The woman laughed, a bright sound that bounced off the cooler glass. Colton took the freesia from Indy’s hand without being asked and held it out for the woman to smell, tilting the stems toward her at an angle that made the gesture feel natural rather than performative.

“Oh, that’s lovely,” she said, leaning in with her eyes closed.

“They’re sweeter than most people expect,” Colton told her. “Most people think of roses when they want something that smells like a gift. But freesia is better.”

Indy looked up from the ribbon.

The woman was charmed.
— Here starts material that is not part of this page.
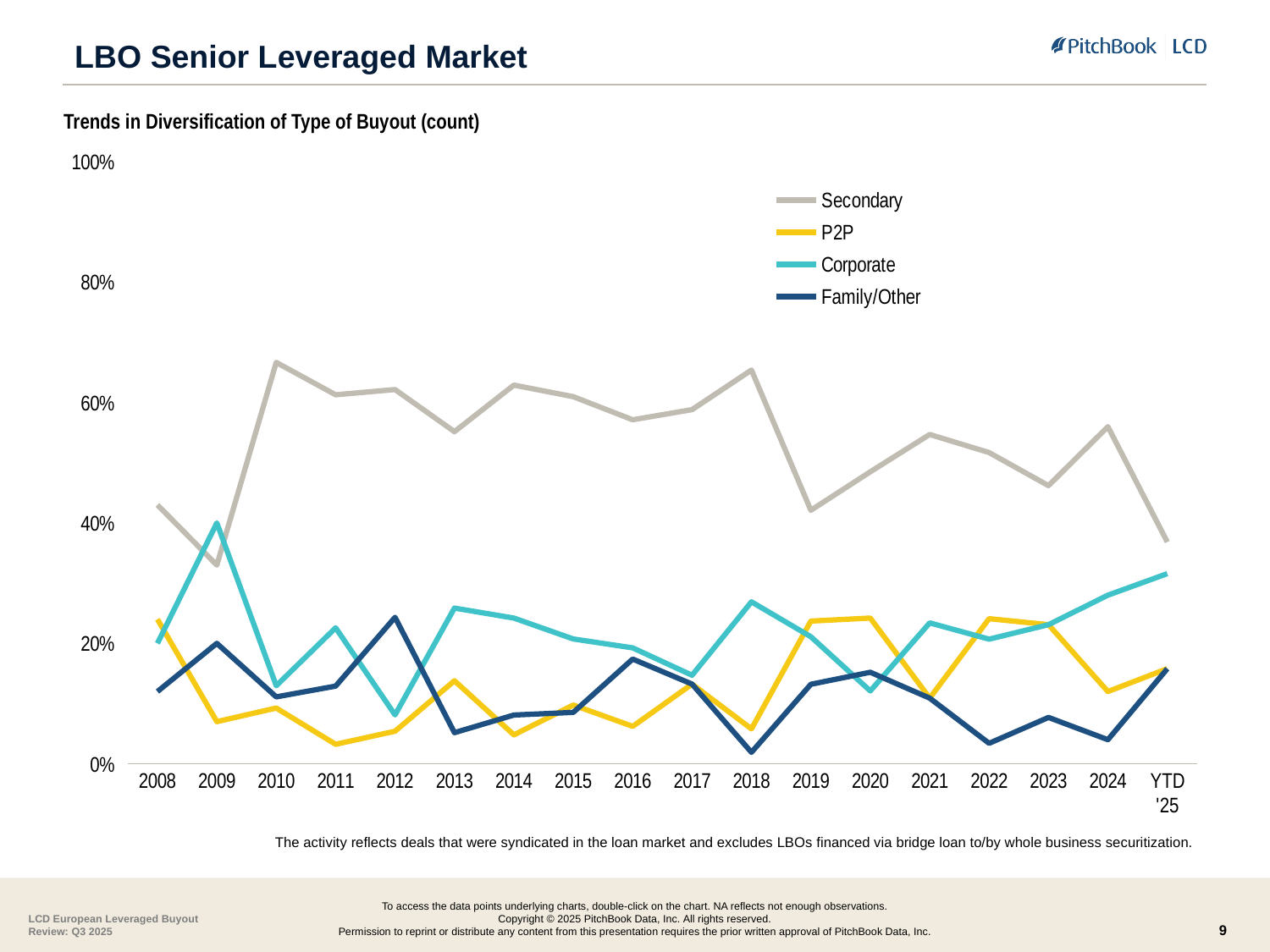
Which series has the highest value in 2016? Secondary Which series is shown in grey in the legend? Secondary Is the value for Secondary in YTD '25 greater or less than 40%? less Which is larger in 2009, the value for Corporate or the value for P2P? Corporate Is the value for Family/Other in 2018 greater or less than 20%? less What is the title of the chart? Trends in Diversification of Type of Buyout (count) Which series has the lowest value in 2018? Family/Other What kind of chart is shown on the slide? Line chart How many series does the legend list? 4 Is the value for Secondary in 2010 greater or less than 60%? greater How many time periods are plotted along the x axis? 18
Completely and thoroughly charmed, which was evident in the way she was looking at Colton like he’d just said something both intelligent and personally intended for her. Indy finished tying the ribbon and set the bouquet on the counter.
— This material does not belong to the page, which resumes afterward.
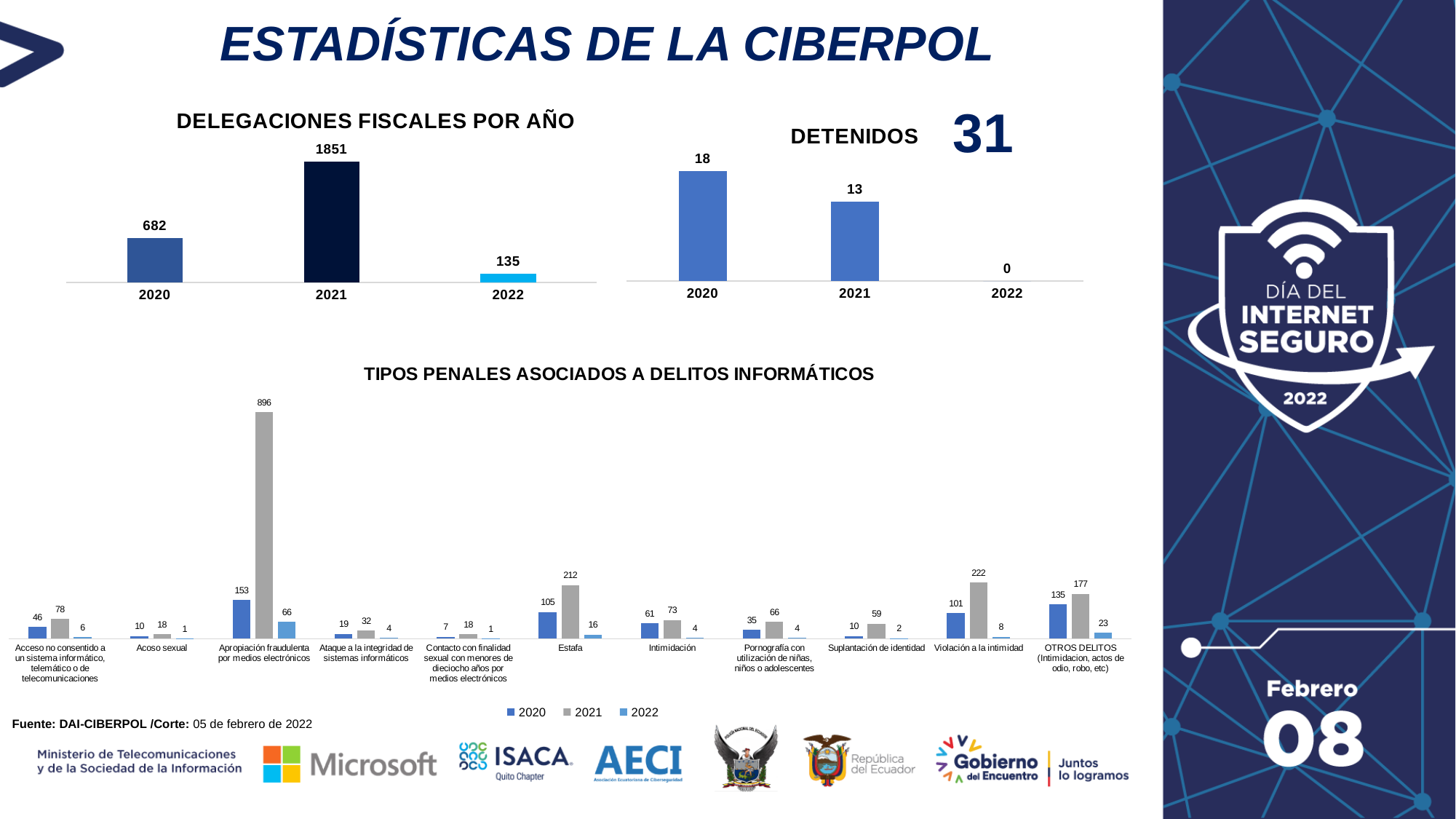
In the 'TIPOS PENALES ASOCIADOS A DELITOS INFORMÁTICOS' chart, what is the 2020 value for 'Estafa'? 105 In the 'DELEGACIONES FISCALES POR AÑO' chart, what is the difference between the 2021 and 2020 values? 1169 In the 'DELEGACIONES FISCALES POR AÑO' chart, which year has the lowest value? 2022 What kind of chart is 'TIPOS PENALES ASOCIADOS A DELITOS INFORMÁTICOS'? Bar chart In the 'TIPOS PENALES ASOCIADOS A DELITOS INFORMÁTICOS' chart, how many series does the legend list? 3 In the 'TIPOS PENALES ASOCIADOS A DELITOS INFORMÁTICOS' chart, how many categories are shown on the x axis? 11 In the 'DETENIDOS' chart, what is the value for 2020? 18 In the 'DETENIDOS' chart, which year has the highest value? 2020 In the 'TIPOS PENALES ASOCIADOS A DELITOS INFORMÁTICOS' chart, what is the 2021 value for 'Apropiación fraudulenta por medios electrónicos'? 896 In the 'DETENIDOS' chart, what is the value for 2022? 0 In the 'DELEGACIONES FISCALES POR AÑO' chart, what is the value for 2021? 1851 In the 'TIPOS PENALES ASOCIADOS A DELITOS INFORMÁTICOS' chart, which is larger for 2021: 'Violación a la intimidad' or 'Estafa'? Violación a la intimidad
“He’s right, for the record,” Indy said. “And I’m the one who sells flowers for a living, so I’m the expert here. But, yes, he’s right.” He slid the bouquet across the counter. “Add the freesia to the arrangement and it smells like someone actually thought about it.”

She bought them. She also bought a small potted succulent from the display near the door because Colton mentioned, entirely conversationally, that they were nearly impossible to kill and she’d said that sounded exactly like what she needed.

When she left, the bell above the door chiming behind her, Indy turned to look at Colton.

“You,” Indy said, “are a menace.”

Colton looked untroubled. “She was happy when she came in. She left happier.”

“She left forty dollars lighter.”

“She also left with flowers that’ll last two weeks and a plant she’ll probably name.” The panther moved unhurriedly back toward his position near the cooler. “That’s a good transaction.”

Indy pointed at him with the ribbon scissors. “You flirted with a seventy-year-old woman to sell a succulent.”

“I was friendly,” Colton said. “There’s a difference.”

“There absolutely is not a difference and you know it.” Indy put the scissors down. “Also, she was delighted, so I’m not even mad. I’m just noting it for the record.”

“Noted.” The corner of Colton’s mouth pulled up, and he leaned back against the wall with his arms crossed, returning to the contained watchfulness that was apparently his default setting when he wasn’t busy charming elderly customers out of their spending money.

Indy turned back to the counter and started clearing the wrapping scraps from the last arrangement. The shop smelled like it always did mid-morning, the cool green exhale from the cooler mixing with the warmer air near the window, where the sunlight was hitting a bucket of sunflowers and pulling something honeyed out of them. The freesia the woman had smelled was still faintly present, sweet and clean.

It was a good morning, objectively. Three completed orders, steady foot traffic, no unexpected visits from anyone who made Indy’s fox go rigid with the urge to bolt. Colton had been at his back all morning, not hovering, not making a production of being there, just present in the way that large, dangerous things could be present without demanding acknowledgment.

Indy was aware of him constantly. Not in the way he was aware of Malik, which was a whole separate category of problem, but in the way you were aware of someone whose job it was to step between you and anything that came through the door.

He found it both reassuring and slightly claustrophobic, which seemed about right.

“You’re good at that.” Indy pulled a fresh sheet of kraft paper from the roll. “The customer thing. The smiling and being helpful. I would’ve pegged you for more of a lurks-silently-in-corners type.”

“I can do both.” Colton wiggled his brows.

“Versatile.” Indy set the paper flat and started arranging stems for the next order, a standing weekly arrangement for the law office two blocks over. “What’s your background? Before, you know.” He gestured vaguely. “Whatever you guys do.”

“Ran my own security firm.”

“Did security come with a customer-service component, or is that a natural gift?” Indy layered in some greenery, checking the proportions.

Colton was quiet for a moment. “People are easier when they feel seen.”

Indy’s hands slowed slightly on the stems, then resumed, quietly building a picture of the people his mate trusted.